===== Texte source =====

Le 7 novembre dernier, la Chambre de commerce et d’industrie de Paris-Ile de France accueillait la 2e édition du Forum Future of Work organisé par l’Observatoire du travail indépendant avec l’appui du Ministère du travail. Une matinée de débats autour du mouvement de fond de créations d’entreprises individuelles, des enjeux de la transformation numérique et de la transition écologique sur le monde du travail de demain.
Comme souvent sur ce blog, en voici quelques points-clé ainsi que la compilation de mes sketchnotes réalisées en live et publiées sur Twitter au fil de cette riche matinée.
1 salarié sur 2 ne serait pas satisfait de son travail… Organisation pyramidale laissant peu de place à la prise d’initiative et à l’autonomie, manque de reconnaissance, perte de sens accélérée par les reporting incessants et un management inadapté, … autant de raisons qui poussent peut-être certains à se lancer dans l’entreprenariat individuel, une tendance qui a séduit près de 4 millions d’indépendants en France selon l’Observatoire des travailleurs indépendants. Pourtant, derrière ce chiffre se cache d’une réalité multiple. Faut-il sortir du CDI « magique » ? Jusqu’où le contrat social français peut-il nous amener ? Quels sont les apports et les ratés de la transformation digitale ? Quels droits pour les indépendants ? Autant de questions auxquelles les intervenants de ce forum Future of Work ont apporté des réponses lors de cette matinée.
Le virage numérique, un nouveau paradigme
Si la transformation digitale a amené son lot de points positifs au marché du travail, en permettant notamment de fluidifier le recrutement, la formation, ou encore en créant de nouveaux métiers, elle a amené également son lot de questions : davantage de salariés veulent être indépendants mais les entreprises et la protection sociale ne sont pas encore adaptées : comment les entreprises doivent-elles traiter les free-lances ? comment doivent-elles fédérer et accompagner l’évolution des compétences de collaborateurs aux statuts multiples ?

===== Données extraites =====

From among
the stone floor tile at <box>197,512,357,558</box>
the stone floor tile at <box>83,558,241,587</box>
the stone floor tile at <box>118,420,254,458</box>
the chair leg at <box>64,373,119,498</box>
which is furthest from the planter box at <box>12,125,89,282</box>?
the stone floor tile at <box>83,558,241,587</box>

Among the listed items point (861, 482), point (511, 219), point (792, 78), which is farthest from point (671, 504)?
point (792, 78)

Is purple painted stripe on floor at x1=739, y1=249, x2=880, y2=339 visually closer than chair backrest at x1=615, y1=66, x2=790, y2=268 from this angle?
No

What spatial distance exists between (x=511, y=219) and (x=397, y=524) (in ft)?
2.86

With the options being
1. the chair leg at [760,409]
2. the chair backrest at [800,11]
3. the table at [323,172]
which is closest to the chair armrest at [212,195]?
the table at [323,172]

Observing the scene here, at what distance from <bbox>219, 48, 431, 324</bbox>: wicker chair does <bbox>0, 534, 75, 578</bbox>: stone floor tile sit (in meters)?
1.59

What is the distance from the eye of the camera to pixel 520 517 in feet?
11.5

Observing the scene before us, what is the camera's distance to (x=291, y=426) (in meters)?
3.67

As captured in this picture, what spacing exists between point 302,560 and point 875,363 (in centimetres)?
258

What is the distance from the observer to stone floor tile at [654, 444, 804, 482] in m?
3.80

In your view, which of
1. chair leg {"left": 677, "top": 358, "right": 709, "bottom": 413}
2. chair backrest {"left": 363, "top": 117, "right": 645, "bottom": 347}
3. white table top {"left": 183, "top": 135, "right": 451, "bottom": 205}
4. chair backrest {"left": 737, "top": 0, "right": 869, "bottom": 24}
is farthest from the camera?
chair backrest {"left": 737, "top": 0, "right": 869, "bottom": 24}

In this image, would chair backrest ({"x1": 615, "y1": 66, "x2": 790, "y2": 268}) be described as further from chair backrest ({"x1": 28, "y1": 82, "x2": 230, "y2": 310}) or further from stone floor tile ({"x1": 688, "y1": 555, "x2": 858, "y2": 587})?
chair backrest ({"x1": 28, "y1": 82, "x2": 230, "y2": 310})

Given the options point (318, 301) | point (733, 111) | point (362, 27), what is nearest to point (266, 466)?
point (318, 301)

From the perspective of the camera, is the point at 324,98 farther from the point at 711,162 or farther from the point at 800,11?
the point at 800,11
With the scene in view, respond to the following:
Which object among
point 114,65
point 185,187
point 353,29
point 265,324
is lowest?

=====

* Consignes
1. D'après le compte rendu du forum, combien d'indépendants la France compte-t-elle selon l'Observatoire des travailleurs indépendants ?
2. Recopiez sans rien modifier le passage du compte rendu du forum situé entre « 1 salarié sur » et « de cette matinée. », ces deux extrémités comprises.
Les enregistrements n'ont aucun lien avec le compte rendu du forum.

* Corrigé des consignes
1. Près de 4 millions.

2.
1 salarié sur 2 ne serait pas satisfait de son travail… Organisation pyramidale laissant peu de place à la prise d’initiative et à l’autonomie, manque de reconnaissance, perte de sens accélérée par les reporting incessants et un management inadapté, … autant de raisons qui poussent peut-être certains à se lancer dans l’entreprenariat individuel, une tendance qui a séduit près de 4 millions d’indépendants en France selon l’Observatoire des travailleurs indépendants. Pourtant, derrière ce chiffre se cache d’une réalité multiple. Faut-il sortir du CDI « magique » ? Jusqu’où le contrat social français peut-il nous amener ? Quels sont les apports et les ratés de la transformation digitale ? Quels droits pour les indépendants ? Autant de questions auxquelles les intervenants de ce forum Future of Work ont apporté des réponses lors de cette matinée.